With the completion of the Myriad Phase I SBIR, I thought I’d share some metrics on what was accomplished in six months of effort.
- 15,000 lines of code
- 400+ concurrent processes demonstrated on a single mid-range 2016 computer:
- 1 data “ingestor” to read data;
- 2 “scalers” to consider each input at multiple scales;
- 4 preprocessors;
- 128 “sliding windows” to scan across each input at each scale to extract subsets;
- 256 “damage detectors” that use a machine learning model to scan data subsets for indications of damage; and
- 32 “reporters” that listen to the reports from the damage detectors and compile the results.

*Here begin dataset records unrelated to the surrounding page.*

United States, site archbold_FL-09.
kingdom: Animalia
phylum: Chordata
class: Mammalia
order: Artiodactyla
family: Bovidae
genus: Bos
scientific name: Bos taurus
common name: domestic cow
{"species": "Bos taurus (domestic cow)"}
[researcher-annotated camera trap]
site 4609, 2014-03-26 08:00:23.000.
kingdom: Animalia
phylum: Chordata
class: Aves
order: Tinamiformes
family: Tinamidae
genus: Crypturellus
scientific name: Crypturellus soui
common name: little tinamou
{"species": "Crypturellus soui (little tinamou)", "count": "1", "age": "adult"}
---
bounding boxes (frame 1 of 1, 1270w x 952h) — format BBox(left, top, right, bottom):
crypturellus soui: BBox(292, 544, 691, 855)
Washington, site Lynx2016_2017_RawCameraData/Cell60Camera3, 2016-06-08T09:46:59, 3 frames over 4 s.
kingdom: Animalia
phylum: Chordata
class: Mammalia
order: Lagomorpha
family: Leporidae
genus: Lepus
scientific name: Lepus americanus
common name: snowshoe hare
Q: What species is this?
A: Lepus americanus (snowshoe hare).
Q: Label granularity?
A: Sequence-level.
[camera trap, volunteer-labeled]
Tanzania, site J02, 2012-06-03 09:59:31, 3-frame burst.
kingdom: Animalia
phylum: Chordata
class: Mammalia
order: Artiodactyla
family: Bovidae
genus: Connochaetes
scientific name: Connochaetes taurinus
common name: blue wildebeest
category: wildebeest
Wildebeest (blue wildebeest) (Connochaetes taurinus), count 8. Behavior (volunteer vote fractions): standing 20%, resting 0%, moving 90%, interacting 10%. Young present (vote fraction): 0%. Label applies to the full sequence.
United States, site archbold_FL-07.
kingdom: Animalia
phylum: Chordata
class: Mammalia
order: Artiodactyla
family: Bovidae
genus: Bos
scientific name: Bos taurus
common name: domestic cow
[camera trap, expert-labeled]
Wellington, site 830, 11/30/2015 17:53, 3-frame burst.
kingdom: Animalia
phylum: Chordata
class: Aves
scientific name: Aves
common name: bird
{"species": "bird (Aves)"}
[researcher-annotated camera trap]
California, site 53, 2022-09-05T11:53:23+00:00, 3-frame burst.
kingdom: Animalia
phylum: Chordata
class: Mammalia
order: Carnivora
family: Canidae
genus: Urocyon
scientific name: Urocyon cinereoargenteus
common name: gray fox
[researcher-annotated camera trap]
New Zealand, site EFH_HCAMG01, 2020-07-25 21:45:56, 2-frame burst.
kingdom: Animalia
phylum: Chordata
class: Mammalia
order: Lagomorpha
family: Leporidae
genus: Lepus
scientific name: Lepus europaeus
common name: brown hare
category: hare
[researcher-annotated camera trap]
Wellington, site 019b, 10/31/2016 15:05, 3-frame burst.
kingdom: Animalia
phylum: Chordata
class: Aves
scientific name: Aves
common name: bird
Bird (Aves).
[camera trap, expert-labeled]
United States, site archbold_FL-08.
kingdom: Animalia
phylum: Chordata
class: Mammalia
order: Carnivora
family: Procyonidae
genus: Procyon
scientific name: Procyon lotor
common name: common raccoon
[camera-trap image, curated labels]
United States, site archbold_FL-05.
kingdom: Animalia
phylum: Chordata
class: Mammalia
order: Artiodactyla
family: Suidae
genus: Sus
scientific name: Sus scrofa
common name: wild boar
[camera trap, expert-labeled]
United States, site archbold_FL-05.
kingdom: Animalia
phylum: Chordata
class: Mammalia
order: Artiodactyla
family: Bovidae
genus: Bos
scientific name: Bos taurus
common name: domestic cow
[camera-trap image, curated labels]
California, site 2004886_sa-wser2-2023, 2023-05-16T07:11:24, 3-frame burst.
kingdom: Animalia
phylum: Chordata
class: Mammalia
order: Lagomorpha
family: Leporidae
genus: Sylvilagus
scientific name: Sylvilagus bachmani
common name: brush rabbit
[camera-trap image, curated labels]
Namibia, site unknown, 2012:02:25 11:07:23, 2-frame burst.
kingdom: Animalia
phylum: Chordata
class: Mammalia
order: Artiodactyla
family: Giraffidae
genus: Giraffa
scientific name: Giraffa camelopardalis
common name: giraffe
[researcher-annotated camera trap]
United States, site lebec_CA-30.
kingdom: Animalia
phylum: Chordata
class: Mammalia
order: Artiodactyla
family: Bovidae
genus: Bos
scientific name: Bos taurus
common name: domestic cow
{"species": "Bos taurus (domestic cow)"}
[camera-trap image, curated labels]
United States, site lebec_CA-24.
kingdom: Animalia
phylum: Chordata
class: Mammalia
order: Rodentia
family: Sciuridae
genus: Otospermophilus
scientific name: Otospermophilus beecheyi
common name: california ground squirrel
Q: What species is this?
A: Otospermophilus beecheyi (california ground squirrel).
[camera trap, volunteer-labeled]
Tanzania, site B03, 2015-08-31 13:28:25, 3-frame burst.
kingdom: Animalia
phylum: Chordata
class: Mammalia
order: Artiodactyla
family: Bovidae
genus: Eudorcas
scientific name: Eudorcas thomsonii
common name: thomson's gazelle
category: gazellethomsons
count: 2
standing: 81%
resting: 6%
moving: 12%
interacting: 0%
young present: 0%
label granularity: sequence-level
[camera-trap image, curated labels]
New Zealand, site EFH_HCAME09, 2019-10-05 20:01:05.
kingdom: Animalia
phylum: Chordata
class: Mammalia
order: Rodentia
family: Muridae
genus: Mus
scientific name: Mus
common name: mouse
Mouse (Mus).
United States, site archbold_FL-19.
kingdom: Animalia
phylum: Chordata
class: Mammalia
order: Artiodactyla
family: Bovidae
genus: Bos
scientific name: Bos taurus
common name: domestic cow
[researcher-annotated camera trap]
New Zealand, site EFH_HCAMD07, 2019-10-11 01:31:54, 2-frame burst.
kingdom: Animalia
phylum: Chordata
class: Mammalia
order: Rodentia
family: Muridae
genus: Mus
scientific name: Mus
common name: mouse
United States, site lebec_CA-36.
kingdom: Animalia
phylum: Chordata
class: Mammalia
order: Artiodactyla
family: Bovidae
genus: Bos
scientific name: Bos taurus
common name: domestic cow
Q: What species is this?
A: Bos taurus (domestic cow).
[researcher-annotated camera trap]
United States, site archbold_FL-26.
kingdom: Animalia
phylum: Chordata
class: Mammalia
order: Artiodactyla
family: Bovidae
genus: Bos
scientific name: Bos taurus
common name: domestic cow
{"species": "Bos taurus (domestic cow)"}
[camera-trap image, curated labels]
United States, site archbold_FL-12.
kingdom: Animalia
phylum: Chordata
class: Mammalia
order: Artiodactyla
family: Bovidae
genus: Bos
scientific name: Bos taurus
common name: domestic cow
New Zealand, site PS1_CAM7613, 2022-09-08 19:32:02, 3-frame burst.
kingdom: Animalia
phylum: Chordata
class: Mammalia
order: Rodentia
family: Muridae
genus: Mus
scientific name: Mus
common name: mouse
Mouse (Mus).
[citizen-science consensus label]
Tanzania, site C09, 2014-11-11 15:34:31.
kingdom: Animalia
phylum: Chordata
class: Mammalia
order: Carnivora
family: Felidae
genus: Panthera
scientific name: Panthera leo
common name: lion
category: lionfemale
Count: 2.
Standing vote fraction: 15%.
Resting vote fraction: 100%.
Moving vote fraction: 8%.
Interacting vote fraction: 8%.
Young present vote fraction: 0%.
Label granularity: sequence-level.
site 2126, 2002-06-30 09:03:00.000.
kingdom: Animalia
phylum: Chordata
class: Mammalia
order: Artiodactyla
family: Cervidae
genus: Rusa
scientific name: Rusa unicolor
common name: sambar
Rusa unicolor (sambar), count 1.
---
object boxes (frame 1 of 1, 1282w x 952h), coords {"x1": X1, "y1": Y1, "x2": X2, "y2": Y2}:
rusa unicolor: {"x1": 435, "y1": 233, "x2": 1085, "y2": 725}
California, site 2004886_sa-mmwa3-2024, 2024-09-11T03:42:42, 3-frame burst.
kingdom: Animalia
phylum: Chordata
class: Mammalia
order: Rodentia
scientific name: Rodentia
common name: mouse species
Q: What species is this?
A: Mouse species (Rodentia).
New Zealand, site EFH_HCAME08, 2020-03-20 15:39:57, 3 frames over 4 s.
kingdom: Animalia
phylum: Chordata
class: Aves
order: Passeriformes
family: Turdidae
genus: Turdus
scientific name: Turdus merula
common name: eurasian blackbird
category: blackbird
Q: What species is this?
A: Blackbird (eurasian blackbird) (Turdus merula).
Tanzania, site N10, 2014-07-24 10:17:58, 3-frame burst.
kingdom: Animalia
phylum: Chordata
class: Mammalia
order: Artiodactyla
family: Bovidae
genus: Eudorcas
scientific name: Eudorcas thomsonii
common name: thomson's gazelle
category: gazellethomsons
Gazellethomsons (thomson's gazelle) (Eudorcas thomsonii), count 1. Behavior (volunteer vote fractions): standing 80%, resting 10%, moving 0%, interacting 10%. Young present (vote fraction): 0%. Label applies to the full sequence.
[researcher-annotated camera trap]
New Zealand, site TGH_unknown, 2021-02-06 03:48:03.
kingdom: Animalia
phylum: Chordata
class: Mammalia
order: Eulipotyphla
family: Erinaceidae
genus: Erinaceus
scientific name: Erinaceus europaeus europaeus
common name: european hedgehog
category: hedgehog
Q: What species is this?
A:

- 45 pages of documentation
- 28 minutes of demonstration videos
- 9 sample applications for developers
- 2 desktop applications for end users
NASA’s Phase I SBIR schedule can be challenging to meet, particularly since it usually requires the first demonstration of feasibility no later than the third month of effort. Things went well on this project on that front – by the end of the second month we had enough of the basic framework in place that we could demonstrate how a Myriad-based machine learning model could be taught to recognize indications of cracks, corrosion, and other types of damage in sensor data; and then build a concurrent processing pipeline in Myriad to run multiple instances of the model concurrently to rapidly scan large amounts of data for structural damage. We were even able to add experimental OpenCL support, which will eventually let you use your GPU, Xeon Phi, etc. to accelerate calculations. If Myriad finds a suitable hardware accelerator it picks the “best” (based on number of CUDA cores / stream processors) device for acceleration and if nothing’s found it falls back to conventional CPU calculations, all without changing a single line of code or configuration.
Very heavy emphasis on “experimental support” though – ask me about the denial of service attack I launched on my GPU sometime. Not recommended for production use! 🙂
All in all I think the project went quite well and I hope to be able to continue work on cleaning up the code to make it easier to use and add a few more features and functions.